Feb 16: Astrid an Huef (Victoria University Wellington)
Twisted groupoid C*-algebras and finite nuclear dimension

Abstract
Let \(E\) be a twist over a principal étale groupoid \(G\). I will talk about the main ideas of joint work with Kristin Courtney, Anna Duwenig, Magdalena Georgescu and Maria Grazia Viola, where we proved that the nuclear dimension of the reduced twisted groupoid \(C^*\)-algebra is bounded by a number depending on the dynamic asymptotic dimension of \(G\) and the topological covering dimension of its unit space. This generalises an analogous theorem by Guentner, Willet and Yu for the \(C^*\)-algebra of \(G\). Our proof uses a reduction to the unital case where \(G\) has compact unit space, via a construction of ``groupoid unitisations'' \(\widetilde{G}\) and \(\widetilde{E}\) of \(G\) and \(E\) such that \(\widetilde{E}\) is a twist over \(\widetilde{G}\).

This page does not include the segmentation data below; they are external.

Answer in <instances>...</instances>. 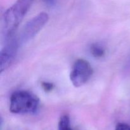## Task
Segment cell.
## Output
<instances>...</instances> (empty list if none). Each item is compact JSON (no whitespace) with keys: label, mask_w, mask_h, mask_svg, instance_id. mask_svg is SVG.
<instances>
[{"label":"cell","mask_w":130,"mask_h":130,"mask_svg":"<svg viewBox=\"0 0 130 130\" xmlns=\"http://www.w3.org/2000/svg\"><path fill=\"white\" fill-rule=\"evenodd\" d=\"M34 0H17L4 14L3 34L9 39L13 36L24 17L31 6Z\"/></svg>","instance_id":"cell-1"},{"label":"cell","mask_w":130,"mask_h":130,"mask_svg":"<svg viewBox=\"0 0 130 130\" xmlns=\"http://www.w3.org/2000/svg\"><path fill=\"white\" fill-rule=\"evenodd\" d=\"M39 99L28 91H15L10 98V111L13 114H33L38 110Z\"/></svg>","instance_id":"cell-2"},{"label":"cell","mask_w":130,"mask_h":130,"mask_svg":"<svg viewBox=\"0 0 130 130\" xmlns=\"http://www.w3.org/2000/svg\"><path fill=\"white\" fill-rule=\"evenodd\" d=\"M49 20L46 13L42 12L37 15L25 24L20 33V43H27L31 40L41 30Z\"/></svg>","instance_id":"cell-3"},{"label":"cell","mask_w":130,"mask_h":130,"mask_svg":"<svg viewBox=\"0 0 130 130\" xmlns=\"http://www.w3.org/2000/svg\"><path fill=\"white\" fill-rule=\"evenodd\" d=\"M93 69L90 63L84 59H78L72 66L70 79L75 87L85 85L92 76Z\"/></svg>","instance_id":"cell-4"},{"label":"cell","mask_w":130,"mask_h":130,"mask_svg":"<svg viewBox=\"0 0 130 130\" xmlns=\"http://www.w3.org/2000/svg\"><path fill=\"white\" fill-rule=\"evenodd\" d=\"M20 41L17 38L11 37L1 50L0 53V72L2 73L11 65L16 57Z\"/></svg>","instance_id":"cell-5"},{"label":"cell","mask_w":130,"mask_h":130,"mask_svg":"<svg viewBox=\"0 0 130 130\" xmlns=\"http://www.w3.org/2000/svg\"><path fill=\"white\" fill-rule=\"evenodd\" d=\"M90 53L95 58H101L105 54V48L99 43H93L90 48Z\"/></svg>","instance_id":"cell-6"},{"label":"cell","mask_w":130,"mask_h":130,"mask_svg":"<svg viewBox=\"0 0 130 130\" xmlns=\"http://www.w3.org/2000/svg\"><path fill=\"white\" fill-rule=\"evenodd\" d=\"M58 130H72L68 115H63L60 118L58 122Z\"/></svg>","instance_id":"cell-7"},{"label":"cell","mask_w":130,"mask_h":130,"mask_svg":"<svg viewBox=\"0 0 130 130\" xmlns=\"http://www.w3.org/2000/svg\"><path fill=\"white\" fill-rule=\"evenodd\" d=\"M41 86L46 92H50L54 88L53 84L52 83L47 82V81H43L41 83Z\"/></svg>","instance_id":"cell-8"},{"label":"cell","mask_w":130,"mask_h":130,"mask_svg":"<svg viewBox=\"0 0 130 130\" xmlns=\"http://www.w3.org/2000/svg\"><path fill=\"white\" fill-rule=\"evenodd\" d=\"M115 130H130V126L126 123H119L116 127Z\"/></svg>","instance_id":"cell-9"},{"label":"cell","mask_w":130,"mask_h":130,"mask_svg":"<svg viewBox=\"0 0 130 130\" xmlns=\"http://www.w3.org/2000/svg\"><path fill=\"white\" fill-rule=\"evenodd\" d=\"M42 1L50 6H54L56 2V0H42Z\"/></svg>","instance_id":"cell-10"},{"label":"cell","mask_w":130,"mask_h":130,"mask_svg":"<svg viewBox=\"0 0 130 130\" xmlns=\"http://www.w3.org/2000/svg\"><path fill=\"white\" fill-rule=\"evenodd\" d=\"M126 70L130 69V55L129 57H128V60H127V63H126Z\"/></svg>","instance_id":"cell-11"}]
</instances>
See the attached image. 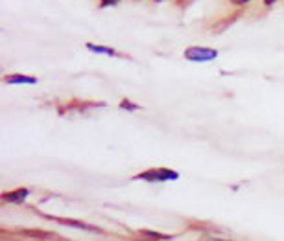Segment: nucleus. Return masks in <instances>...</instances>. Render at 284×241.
Masks as SVG:
<instances>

Feb 9: Jonathan Mui (University of Sydney) - Zoom broadcast
Eventual positivity and compactness of operator semigroups

Abstract
One-parameter semigroups of linear operators provide an abstract framework in which to study linear evolution equations on Banach spaces. Moreover, in many applications, we are interested in modelling a quantity which is naturally positive, such as in the context of diffusion equations and population density models. For this reason, we are lead to study positive operators acting on ordered function spaces, in particular Banach lattices (where the order structure is compatible with the norm). The study of semigroups of positive operators on Banach lattices is by now a classic part of the abstract theory of evolution equations. However, much more recently, and motivated by PDE examples, a systematic theory of eventually positive operator semigroups was initiated by Daners, Glück and Kennedy in 2015. The purpose of this talk is to give an accessible survey of recent progress in this topic. Loosely speaking, an eventually positive semigroup yields the solution to a linear evolution equation with the property that if the initial state is positive, then the solution eventually becomes and stays positive after a sufficiently large time \(t>0\). It turns out that compactness plays an essential role in many results about such semigroups. One of my main goals is to highlight the intriguing interplay between the order structure of the underlying space, compactness, convergence, and spectral properties of operator semigroups. Time permitting, I will also mention how some of my PhD work fits into the story, and outline some open problems.